*YOUR TASK*. Where a line below contains "models", count it. Reply with the total only.

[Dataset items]
---

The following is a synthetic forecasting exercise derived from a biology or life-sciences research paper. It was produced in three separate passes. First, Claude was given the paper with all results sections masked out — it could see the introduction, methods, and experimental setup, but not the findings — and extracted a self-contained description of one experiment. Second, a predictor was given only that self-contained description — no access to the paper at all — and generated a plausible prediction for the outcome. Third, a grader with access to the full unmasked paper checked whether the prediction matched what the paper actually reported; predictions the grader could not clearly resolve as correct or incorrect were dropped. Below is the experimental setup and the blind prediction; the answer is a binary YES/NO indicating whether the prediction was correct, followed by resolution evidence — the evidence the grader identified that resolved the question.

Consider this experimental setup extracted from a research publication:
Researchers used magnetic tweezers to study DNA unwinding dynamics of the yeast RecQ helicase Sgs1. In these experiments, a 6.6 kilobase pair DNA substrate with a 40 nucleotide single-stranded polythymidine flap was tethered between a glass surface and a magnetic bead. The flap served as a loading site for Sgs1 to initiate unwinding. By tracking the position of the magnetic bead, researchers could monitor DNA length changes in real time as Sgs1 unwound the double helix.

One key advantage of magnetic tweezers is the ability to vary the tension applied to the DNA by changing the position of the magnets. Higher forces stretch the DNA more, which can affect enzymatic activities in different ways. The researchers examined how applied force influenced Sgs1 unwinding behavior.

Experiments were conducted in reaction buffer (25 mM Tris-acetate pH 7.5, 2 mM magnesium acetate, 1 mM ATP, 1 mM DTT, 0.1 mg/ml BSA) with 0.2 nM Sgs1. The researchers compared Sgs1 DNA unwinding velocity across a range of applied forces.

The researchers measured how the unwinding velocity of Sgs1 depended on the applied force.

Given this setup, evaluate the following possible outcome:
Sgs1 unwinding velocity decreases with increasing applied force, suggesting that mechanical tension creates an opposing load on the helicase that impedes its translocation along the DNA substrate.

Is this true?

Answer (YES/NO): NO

---

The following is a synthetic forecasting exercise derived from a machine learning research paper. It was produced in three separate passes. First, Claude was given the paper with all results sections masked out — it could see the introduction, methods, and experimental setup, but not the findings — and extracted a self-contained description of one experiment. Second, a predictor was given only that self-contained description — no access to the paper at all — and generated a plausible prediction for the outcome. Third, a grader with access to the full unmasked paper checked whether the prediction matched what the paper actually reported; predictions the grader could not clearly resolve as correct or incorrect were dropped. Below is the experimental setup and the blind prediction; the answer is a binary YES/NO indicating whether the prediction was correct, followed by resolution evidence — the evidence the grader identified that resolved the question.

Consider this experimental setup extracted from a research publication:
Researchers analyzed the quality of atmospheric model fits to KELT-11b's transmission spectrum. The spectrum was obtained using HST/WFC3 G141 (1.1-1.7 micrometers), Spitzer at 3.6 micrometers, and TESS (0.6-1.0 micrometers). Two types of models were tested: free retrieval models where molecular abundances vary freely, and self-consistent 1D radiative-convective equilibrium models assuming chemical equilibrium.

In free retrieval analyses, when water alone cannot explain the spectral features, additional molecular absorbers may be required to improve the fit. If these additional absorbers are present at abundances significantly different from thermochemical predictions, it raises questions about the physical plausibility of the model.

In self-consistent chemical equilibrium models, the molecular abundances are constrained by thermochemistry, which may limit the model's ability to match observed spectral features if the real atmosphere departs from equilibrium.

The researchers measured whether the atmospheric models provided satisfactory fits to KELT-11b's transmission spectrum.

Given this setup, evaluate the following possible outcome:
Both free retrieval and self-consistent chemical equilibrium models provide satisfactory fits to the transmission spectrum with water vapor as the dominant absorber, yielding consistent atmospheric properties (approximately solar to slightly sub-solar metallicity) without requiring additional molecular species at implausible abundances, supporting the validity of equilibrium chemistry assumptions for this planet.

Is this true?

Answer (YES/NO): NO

---

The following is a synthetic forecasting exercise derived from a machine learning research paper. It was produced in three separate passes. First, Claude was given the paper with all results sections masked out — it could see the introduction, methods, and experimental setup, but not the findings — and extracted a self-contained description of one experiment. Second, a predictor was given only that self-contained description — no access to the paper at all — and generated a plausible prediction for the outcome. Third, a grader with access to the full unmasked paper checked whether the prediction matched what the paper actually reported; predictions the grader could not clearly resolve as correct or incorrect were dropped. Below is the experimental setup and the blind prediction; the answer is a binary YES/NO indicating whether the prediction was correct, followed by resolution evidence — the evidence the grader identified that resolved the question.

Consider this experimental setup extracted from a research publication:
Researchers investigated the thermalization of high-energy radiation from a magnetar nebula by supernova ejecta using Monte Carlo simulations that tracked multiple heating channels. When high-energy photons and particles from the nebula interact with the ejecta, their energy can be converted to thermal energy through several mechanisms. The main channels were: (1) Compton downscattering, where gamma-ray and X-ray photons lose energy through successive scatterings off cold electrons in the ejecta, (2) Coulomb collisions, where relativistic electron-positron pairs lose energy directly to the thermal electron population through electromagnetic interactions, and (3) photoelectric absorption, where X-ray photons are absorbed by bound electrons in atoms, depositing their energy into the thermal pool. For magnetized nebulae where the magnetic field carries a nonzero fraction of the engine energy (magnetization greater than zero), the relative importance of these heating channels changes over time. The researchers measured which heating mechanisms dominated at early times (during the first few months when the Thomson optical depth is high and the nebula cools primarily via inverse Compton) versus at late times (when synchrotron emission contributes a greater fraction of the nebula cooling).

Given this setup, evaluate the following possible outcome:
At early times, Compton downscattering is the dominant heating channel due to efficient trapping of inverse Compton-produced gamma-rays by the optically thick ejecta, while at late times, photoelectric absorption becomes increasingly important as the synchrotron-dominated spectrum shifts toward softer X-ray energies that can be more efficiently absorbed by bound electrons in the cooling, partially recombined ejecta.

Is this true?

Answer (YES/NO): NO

---

*ANSWER FOR THE TASK*. 4